You’ve seen Google Glass on the news, right? (Or “the Google glasses” as I keep calling them.) You’re to be forgiven if you haven’t seen them in person, since they don’t seem to be offically “out” yet and the only ones in circulation are being given to beta testers and gadget media reviewers. The “wearable computer” is supposed to be able to take pictures or video, upload them, and display information from Google and your favorite social media sites in a sort of heads up display while you’re walking around.

But the new technology is already attracting attention of the negative sort, reaching as far as Capitol Hill.

Eight members of Congress raised privacy fears about Google’s wearable computer, Google Glass, expressing concern the device could allow users to identify people on the street and look up personal information about them.

The lawmakers, members of the congressional Privacy Caucus, said they are concerned users could access individuals’ addresses, marital status, work history and hobbies.

“As members of the Congressional Bi-Partisan Privacy Caucus, we are curious whether this new technology could infringe on the privacy of the average American,” the lawmakers wrote in a letter to Google CEO Larry Page.
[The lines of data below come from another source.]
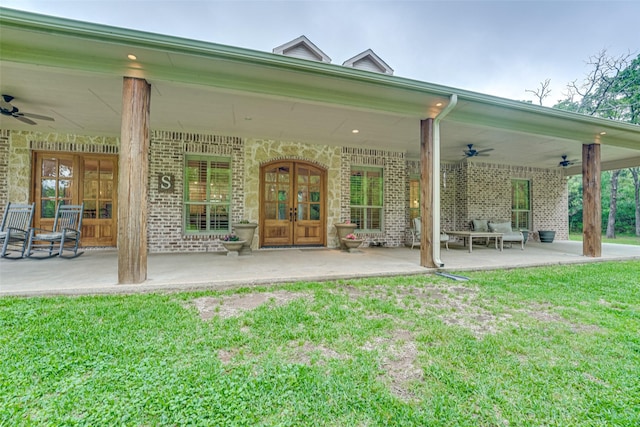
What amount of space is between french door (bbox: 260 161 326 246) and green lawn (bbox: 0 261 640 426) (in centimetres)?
372

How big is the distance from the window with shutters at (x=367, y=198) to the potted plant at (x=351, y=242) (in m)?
1.20

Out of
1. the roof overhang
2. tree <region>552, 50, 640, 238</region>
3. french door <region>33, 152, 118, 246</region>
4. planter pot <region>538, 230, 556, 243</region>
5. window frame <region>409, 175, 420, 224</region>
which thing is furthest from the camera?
tree <region>552, 50, 640, 238</region>

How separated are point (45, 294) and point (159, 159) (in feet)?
12.4

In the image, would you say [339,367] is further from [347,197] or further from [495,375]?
[347,197]

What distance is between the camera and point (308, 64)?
327 cm

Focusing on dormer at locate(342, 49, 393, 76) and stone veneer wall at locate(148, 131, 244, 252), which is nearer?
stone veneer wall at locate(148, 131, 244, 252)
Tech reviewers are weighing in with stories about people having their dinner companions “freaked out” by them or becoming unnerved in public restrooms by wearers. But I’m still having a hard time wrapping my head around all of the controversy. The glasses are certainly smaller than previous devices, but they’re not exactly doing anything you couldn’t already do with your phones. There were already apps where users could use the camera in their cell phone tied in to Google Maps to access information about businesses wherever you’re standing, displaying names, reviews and features over the real time images. It seems like all Glass is doing is eliminating the need to hold up your phone.
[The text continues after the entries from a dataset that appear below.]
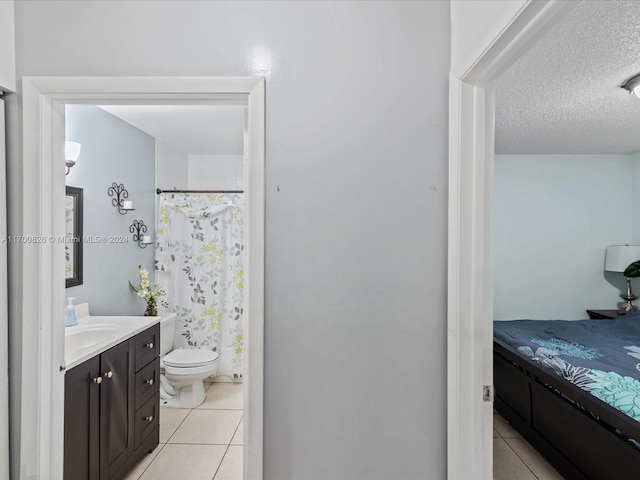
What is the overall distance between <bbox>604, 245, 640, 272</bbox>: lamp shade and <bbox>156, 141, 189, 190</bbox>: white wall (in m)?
4.87

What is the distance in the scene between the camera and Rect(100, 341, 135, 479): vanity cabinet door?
207cm

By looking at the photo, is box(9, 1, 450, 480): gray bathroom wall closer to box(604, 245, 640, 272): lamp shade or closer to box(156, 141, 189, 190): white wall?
box(156, 141, 189, 190): white wall

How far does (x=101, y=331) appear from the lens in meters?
2.51

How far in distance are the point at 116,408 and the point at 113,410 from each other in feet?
0.10

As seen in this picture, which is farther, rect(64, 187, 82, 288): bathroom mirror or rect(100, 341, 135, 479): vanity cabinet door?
rect(64, 187, 82, 288): bathroom mirror

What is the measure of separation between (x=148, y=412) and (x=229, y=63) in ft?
7.56

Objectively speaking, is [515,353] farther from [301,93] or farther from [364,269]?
[301,93]

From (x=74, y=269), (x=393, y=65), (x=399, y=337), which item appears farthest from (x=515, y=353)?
(x=74, y=269)

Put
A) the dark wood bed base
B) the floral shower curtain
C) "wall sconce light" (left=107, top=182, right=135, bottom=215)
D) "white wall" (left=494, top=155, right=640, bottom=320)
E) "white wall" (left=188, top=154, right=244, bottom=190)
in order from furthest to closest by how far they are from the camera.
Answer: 1. "white wall" (left=188, top=154, right=244, bottom=190)
2. "white wall" (left=494, top=155, right=640, bottom=320)
3. the floral shower curtain
4. "wall sconce light" (left=107, top=182, right=135, bottom=215)
5. the dark wood bed base

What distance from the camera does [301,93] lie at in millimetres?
1365

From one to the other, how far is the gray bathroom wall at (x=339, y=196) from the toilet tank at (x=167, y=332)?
8.43 ft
Privacy is of concern to a lot of people, but it’s worth noting that your legal expectations of privacy decrease significantly once you step out your door and into the public square. I suppose the possibility of facial recognition software is a concern, but people can recognize you with their own eyes walking down the street. And private citizens couldn’t find all of that information the lawmakers are concerned about if you hadn’t already put it up on your Facebook page. If you don’t want people knowing anything about you, don’t publish it all over the web. If you don’t want people taking your picture, stay in your house. It’s really that simple.
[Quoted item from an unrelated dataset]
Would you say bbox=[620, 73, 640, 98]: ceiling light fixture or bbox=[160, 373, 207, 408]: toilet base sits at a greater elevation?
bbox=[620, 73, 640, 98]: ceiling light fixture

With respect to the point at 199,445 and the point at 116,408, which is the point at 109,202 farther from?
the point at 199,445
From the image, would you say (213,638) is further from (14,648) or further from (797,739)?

As to the additional, totally valid concerns, it seems as if we already have laws covering these things. You do have a legal expectation of privacy in a public restroom or changing room at a store. If anyone is photographing you there without your consent, they’re already breaking the law. If they use images of you taken on the street for profit without compensating you, that’s illegal also. The only thing that’s really changed is the technology growing smaller. And that’s been happening as long as I can remember, with everything from clocks to radios to, well… computers. Is this really some dangerous new change?